Mandatory evacuations remain in place due to the Lake Fire for Lake Hughes and additional evacuations were ordered Friday for Antelope Valley. The number of residents impacted is still be determined, according to Cal Fire. Many structures are endangered, officials said.
Nearby, the Ranch Fire in Azusa, California, is currently 2500 acres and only 3% contained. Evacuations for the Mountain Cove community have been lifted.
Not helping firefighters battle the blazes is the excessive heat throughout the West.
There are several fire weather alerts in place Saturday morning from northern California to Washington state.
Low relative humidity, coupled with breezy conditions and afternoon heat have prompted the need for a red flag watch and a red flag warning further north in western Oregon and western Washington state on Saturday.

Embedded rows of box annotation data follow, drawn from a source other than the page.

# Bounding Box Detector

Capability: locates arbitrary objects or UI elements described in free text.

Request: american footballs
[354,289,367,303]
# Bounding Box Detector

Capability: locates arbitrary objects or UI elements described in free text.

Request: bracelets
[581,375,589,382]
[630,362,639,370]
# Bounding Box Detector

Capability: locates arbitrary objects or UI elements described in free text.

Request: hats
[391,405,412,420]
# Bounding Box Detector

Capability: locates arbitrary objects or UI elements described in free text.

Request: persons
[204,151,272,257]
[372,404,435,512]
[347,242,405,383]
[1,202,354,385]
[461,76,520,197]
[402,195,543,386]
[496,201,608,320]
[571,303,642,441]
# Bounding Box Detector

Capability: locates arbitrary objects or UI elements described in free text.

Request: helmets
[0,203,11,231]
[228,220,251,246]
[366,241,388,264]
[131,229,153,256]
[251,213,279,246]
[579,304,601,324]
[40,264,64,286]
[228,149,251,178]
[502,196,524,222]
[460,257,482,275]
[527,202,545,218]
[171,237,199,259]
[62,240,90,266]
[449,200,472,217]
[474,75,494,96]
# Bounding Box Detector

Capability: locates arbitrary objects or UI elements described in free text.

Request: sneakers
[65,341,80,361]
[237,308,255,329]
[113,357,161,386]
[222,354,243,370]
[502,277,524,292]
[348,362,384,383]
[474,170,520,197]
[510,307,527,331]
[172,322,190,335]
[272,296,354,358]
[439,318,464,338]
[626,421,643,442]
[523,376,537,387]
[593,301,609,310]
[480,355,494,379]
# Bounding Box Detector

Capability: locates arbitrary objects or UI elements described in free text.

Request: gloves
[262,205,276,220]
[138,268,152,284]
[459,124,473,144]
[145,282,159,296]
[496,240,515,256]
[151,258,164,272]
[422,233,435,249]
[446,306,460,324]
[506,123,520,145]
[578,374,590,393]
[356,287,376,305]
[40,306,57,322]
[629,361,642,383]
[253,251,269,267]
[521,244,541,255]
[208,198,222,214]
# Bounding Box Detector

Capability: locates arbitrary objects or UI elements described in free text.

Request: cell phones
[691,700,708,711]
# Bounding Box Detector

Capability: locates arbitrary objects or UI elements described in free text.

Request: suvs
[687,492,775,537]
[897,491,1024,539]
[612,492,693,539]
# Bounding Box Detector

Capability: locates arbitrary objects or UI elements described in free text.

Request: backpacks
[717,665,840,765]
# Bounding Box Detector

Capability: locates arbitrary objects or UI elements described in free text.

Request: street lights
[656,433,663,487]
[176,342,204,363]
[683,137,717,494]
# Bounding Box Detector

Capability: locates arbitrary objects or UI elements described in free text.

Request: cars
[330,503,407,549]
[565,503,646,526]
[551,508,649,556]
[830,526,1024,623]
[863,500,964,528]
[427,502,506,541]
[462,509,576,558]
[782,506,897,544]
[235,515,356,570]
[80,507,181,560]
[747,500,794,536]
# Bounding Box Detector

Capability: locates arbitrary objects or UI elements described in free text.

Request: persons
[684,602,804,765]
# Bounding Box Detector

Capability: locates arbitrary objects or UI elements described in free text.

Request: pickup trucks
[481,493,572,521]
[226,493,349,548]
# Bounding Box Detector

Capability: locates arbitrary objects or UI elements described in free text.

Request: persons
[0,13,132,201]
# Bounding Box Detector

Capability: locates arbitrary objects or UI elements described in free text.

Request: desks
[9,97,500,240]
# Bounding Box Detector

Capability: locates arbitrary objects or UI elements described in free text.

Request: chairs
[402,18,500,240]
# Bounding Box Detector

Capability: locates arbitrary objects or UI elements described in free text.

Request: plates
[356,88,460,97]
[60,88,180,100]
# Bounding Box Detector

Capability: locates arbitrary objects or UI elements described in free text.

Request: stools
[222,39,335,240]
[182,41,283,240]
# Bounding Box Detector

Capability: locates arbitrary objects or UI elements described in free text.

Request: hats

Heat alerts are in place Saturday morning from Louisiana to Washington state as a heatwave builds across the western U.S.
Saturday afternoon high temperatures are expected to break into the triple digits in several parts of the U.S., including central Texas, and further west in Arizona and California.
The heat across the West is likely to remain well into this coming week
This California heatwave is likely to rival that of the deadly July 2006 heatwave in California.
Meanwhile, a warm front is expected to slowly lift over the Mid-Atlantic states Saturday bringing a threat for heavy rainfall through the weekend.
A flash flood watch is in effect Saturday morning for five states, including Kentucky, Ohio, West Virginia, Virginia and North Carolina.
Showers and thunderstorms are expected to move slowly through the area, with rainfall rates of up to 2 inches per hour.
Some areas here could see up to 4 inches of rain by Sunday night.